Output everything in the data exactly, leaving the pictures out.

[Data]:
- - - - -

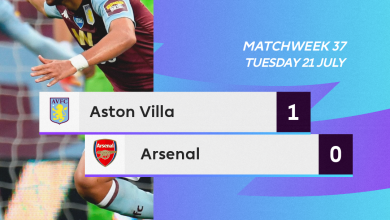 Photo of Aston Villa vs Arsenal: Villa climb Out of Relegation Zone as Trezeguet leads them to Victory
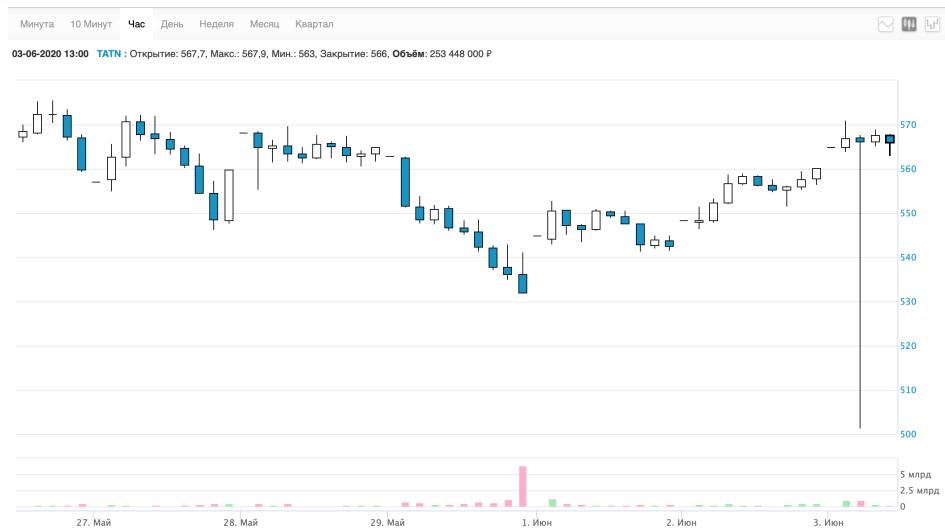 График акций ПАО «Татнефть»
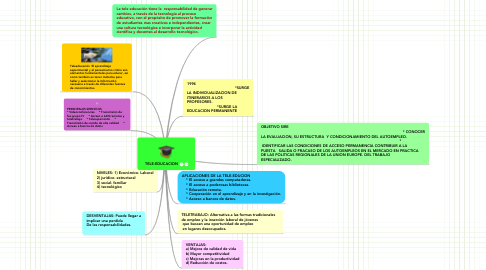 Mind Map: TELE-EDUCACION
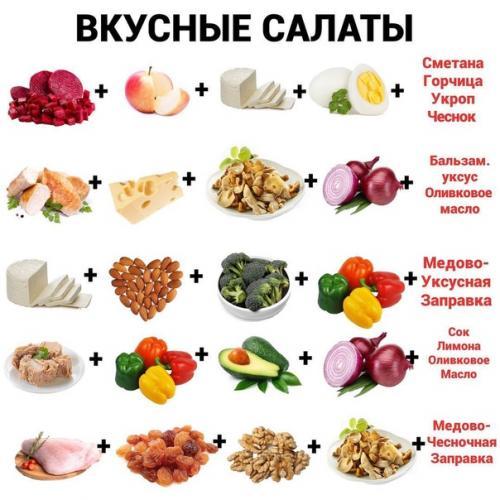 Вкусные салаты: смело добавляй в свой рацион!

- - - - -

[Solution for this exercise]:
 Photo of Aston Villa vs Arsenal: Villa climb Out of Relegation Zone as Trezeguet leads them to Victory
 График акций ПАО «Татнефть»
 Mind Map: TELE-EDUCACION
 Вкусные салаты: смело добавляй в свой рацион!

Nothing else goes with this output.